L’intimée réplique qu’il n’est démontré aucun fait de harcèlement et que le seul élément médical produit est postérieur à l’altercation du 10 septembre 2021.
Sur quoi,
Madame [X] [H] produit la copie de son dossier médical santé travail et un certificat médical du 21 mai 2024.Ce dernier est très postérieur aux faits allégués de harcèlement, il ne peut être retenu au titre des éléments matériels laissant présumer l’existence d’une situation de harcèlement au temps allégué.
Il ressort du dossier médical que Madame [X] [H] a été en arrêt de travail en 2011 et 2012 en raison du décès de sa mère et pour une dépression. L’arrêt de travail du 12 mars au 15 septembre 2019 a été prescrit pour une dépression, l’intéressée disant avoir des pressions au travail (rapidité, heures supplémentaires non payées). Postérieurement à l’arrêt de travail du 16 septembre au 16 octobre 2019, Madame [X] [H] a déclaré " aller mieux, n’ayant plus d’angoisses ; Changement de directeur ".

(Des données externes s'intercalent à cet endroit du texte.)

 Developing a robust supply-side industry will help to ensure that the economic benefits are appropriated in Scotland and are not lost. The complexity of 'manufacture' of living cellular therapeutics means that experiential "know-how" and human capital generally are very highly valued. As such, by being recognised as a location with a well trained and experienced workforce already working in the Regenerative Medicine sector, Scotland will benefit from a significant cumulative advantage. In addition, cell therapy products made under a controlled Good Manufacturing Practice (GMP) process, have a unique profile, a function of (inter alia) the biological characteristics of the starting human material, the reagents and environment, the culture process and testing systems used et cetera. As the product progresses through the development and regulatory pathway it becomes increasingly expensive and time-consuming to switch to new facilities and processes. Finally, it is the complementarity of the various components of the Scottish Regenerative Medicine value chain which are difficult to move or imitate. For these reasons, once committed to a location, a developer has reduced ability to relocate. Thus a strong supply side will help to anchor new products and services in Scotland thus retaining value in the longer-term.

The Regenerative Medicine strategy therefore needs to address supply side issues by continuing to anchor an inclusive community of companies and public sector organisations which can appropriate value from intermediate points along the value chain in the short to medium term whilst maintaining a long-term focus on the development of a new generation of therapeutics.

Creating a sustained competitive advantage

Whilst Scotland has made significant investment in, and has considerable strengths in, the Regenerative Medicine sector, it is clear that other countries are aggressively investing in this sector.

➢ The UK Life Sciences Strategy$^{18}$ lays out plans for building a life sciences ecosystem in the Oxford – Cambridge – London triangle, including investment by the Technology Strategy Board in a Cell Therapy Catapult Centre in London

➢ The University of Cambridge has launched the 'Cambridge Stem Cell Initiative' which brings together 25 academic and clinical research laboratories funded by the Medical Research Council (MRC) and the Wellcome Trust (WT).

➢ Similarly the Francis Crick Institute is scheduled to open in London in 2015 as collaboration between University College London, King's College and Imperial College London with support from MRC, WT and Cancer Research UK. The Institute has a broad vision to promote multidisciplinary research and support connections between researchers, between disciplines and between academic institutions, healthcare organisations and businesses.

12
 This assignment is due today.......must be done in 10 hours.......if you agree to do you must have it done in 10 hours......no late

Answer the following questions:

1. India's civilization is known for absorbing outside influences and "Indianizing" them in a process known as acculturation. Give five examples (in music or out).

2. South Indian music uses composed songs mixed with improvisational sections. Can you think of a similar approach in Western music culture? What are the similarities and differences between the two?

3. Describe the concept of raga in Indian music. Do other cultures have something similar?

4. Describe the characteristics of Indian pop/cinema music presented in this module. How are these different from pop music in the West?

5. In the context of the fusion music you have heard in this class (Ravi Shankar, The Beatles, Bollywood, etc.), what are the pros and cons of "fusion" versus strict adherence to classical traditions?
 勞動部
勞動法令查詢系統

Ce n’est que lors de la visite médicale du 18 mai 2021 que Madame [X] [H] a évoqué une situation de harcèlement de la part de ses collègues et de sa hiérarchie qui lui reproche son agressivité. Elle dit avoir mal vécu l’incident avec un intérimaire.
Le grief de harcèlement est donc lié à l’avertissement prononcé à son encontre et qu’elle n’a pas contesté. Il est aussi lié au rappel à ses obligations que lui a fait son employeur le 11 mai 2021 et qu’elle n’a pas, non plus, contesté.
Madame [X] [H] ne démontre pas s’être plainte à son employeur, aux représentants du personnel ou aux services de l’inspection du travail des faits de harcèlement. D’ailleurs, il y a lieu d’observer que, le 11 mai 2021, lors du rappel à ses obligations, l’employeur a fait preuve de mansuétude en lui proposant toute aide nécessaire afin que de telles situations ne se reproduisent plus.
En conséquence, Madame [X] [H] ne démontre pas l’existence de faits matériels laissant supposer l’existence d’un harcèlement qu’elle aurait subi dans le cadre de son travail.
Madame [X] [H] est déboutée de ses demandes à ce titre et le jugement qui a statué ainsi est confirmé.
Sur les dépens et l’article 700 du code de procédure civile
Le jugement est confirmé en ses dispositions relatives aux frais irrépétibles et aux dépens.
En cause d’appel, l’équité commande de condamner Madame [X] [H] à payer à la SAS [2] la somme de 1.200 euros au titre de l’article 700 du code de procédure civile .
Madame [X] [H] succombe, elle supportera les dépens d’appel.
PAR CES MOTIFS
La cour, après en avoir délibéré, statuant par arrêt contradictoire, prononcé par mise à disposition au greffe,
Confirme le jugement en toutes ses dispositions,
Ajoutant :
Condamne Madame [X] [H] à payer à la SAS [2] la somme de 1.200 euros au titre de l’article 700 du code de procédure civile
Condamne Madame [X] [H] aux dépens d’appel.